A Eletropaulo informou que a previsão era restabelecer o fornecimento até as 17h30, mas, por causa do tráfego lento e das vias alagadas, as equipes tinham dificuldades para chegar aos locais.
Vôos - Um raio atingiu por volta das 14h30 o sistema de balizamento da pista do Aeroporto Internacional de Congonhas - trata-se da iluminação na margem da pista que auxilia na aproximação dos aviões, à noite ou quando o céu está escuro, como ontem. Pousos e decolagens ficaram suspensos durante 15 minutos.
Com a suspensão das operações, cerca de 12 aviões receberam ordens para continuar circulando pela área até a situação se normalizar. O mesmo aviso foi transmitido àqueles que sobrevoavam a região de Brasília e do Paraná.
Ilhados - Os alagamentos mais graves ocorreram nos bairros da Lapa e Butantã, na zona oeste, e Morumbi, na sul. Na Ruas Turiaçu e Venâncio Aires, nas Avenidas Pompéia e Francisco Matarazzo, na Praça Luis Carlos Mesquita e na região do Mercado Municipal da Lapa, o nível das águas chegou a mais de 1 metro de altura, impedindo a passagem de veículos. Muitos motoristas deixaram seus carros, que eram carregados pela enxurrada.

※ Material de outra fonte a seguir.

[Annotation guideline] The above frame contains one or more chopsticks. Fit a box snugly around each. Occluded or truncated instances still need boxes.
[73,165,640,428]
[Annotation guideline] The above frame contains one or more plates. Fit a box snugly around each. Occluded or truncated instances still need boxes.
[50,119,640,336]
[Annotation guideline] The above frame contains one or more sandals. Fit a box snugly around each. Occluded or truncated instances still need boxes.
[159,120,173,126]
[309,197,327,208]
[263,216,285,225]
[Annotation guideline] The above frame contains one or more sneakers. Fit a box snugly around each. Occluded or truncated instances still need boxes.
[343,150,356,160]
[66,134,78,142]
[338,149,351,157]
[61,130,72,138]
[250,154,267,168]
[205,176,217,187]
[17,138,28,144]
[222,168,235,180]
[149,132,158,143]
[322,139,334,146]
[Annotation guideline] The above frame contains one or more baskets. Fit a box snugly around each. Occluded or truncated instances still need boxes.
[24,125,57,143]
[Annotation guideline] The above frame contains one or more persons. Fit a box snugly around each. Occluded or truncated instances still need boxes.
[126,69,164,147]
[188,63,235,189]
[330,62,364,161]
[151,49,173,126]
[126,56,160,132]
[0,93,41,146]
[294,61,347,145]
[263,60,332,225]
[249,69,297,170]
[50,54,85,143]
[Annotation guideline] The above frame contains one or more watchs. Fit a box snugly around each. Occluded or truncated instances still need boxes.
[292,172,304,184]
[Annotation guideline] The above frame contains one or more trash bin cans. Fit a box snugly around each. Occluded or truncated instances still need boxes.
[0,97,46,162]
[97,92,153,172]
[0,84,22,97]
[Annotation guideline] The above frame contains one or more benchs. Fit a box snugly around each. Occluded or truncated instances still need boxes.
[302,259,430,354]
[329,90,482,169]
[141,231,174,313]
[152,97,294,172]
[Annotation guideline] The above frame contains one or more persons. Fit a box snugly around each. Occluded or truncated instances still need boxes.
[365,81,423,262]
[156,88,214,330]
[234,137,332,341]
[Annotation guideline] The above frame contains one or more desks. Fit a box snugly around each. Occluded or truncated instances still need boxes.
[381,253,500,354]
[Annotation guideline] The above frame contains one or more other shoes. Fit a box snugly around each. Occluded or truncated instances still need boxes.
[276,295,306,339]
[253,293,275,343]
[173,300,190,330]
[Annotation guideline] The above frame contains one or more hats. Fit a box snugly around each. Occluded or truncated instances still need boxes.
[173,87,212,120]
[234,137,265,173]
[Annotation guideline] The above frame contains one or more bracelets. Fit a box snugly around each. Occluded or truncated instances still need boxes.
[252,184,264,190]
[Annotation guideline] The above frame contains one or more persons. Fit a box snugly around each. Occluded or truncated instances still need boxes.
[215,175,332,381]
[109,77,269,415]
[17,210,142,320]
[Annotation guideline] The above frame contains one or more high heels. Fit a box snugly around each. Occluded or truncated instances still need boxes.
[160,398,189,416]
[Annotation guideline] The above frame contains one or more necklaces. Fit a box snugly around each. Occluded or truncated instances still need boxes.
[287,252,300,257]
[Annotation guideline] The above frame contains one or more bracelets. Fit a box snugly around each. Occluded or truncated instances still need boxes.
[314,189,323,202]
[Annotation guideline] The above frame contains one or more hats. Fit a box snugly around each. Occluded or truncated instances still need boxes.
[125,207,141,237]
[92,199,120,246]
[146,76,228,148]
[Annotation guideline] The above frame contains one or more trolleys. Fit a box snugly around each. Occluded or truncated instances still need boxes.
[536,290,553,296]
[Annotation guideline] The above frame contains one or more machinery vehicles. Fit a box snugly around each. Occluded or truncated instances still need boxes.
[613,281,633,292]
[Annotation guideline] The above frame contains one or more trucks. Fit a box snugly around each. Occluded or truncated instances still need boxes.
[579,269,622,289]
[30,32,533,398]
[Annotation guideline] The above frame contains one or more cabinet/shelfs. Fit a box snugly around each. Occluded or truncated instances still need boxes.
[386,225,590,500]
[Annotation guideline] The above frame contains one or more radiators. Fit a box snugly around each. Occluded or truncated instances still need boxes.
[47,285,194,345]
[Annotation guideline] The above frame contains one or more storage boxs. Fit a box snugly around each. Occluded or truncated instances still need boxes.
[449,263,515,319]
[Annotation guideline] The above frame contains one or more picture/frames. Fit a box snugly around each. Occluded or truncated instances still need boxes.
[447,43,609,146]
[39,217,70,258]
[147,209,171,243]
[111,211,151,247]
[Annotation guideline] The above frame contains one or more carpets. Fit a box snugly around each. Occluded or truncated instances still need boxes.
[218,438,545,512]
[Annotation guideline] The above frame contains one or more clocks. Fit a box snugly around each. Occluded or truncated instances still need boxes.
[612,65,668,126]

Na Praça Roberto Gomes Pedrosa, em frente do Estádio do Morumbi, os bombeiros foram chamados para retirar pessoas ilhadas em seus carros. As águas do Córrego do Pirajuçara refluíram pelos bueiros na região do Butantã, inundando a Rua Professor Indalécio de Melo e Padre Correia de Almeida. Na Avenida Francisco Morato, os veículos não podiam circular no trecho entre a Rua Alvarenga e a Praça Paula Moreira, já que as águas cobriam os pneus dos carros.
Na Marginal do Pinheiros, três alagamentos de destaque foram registrados na Curva da Traição e sob as pontes nova e velha do Morumbi.
Depois que as águas escoaram, surgiu outro problema na Rua Alvarenga. Operários, utilizando um guindaste, bloquearam a via próximo ao número 1.088 para realizar trabalhos de contenção de um painel de propaganda que ameaçava cair. O acesso a Rodovia Raposo Tavares ficou congestionado.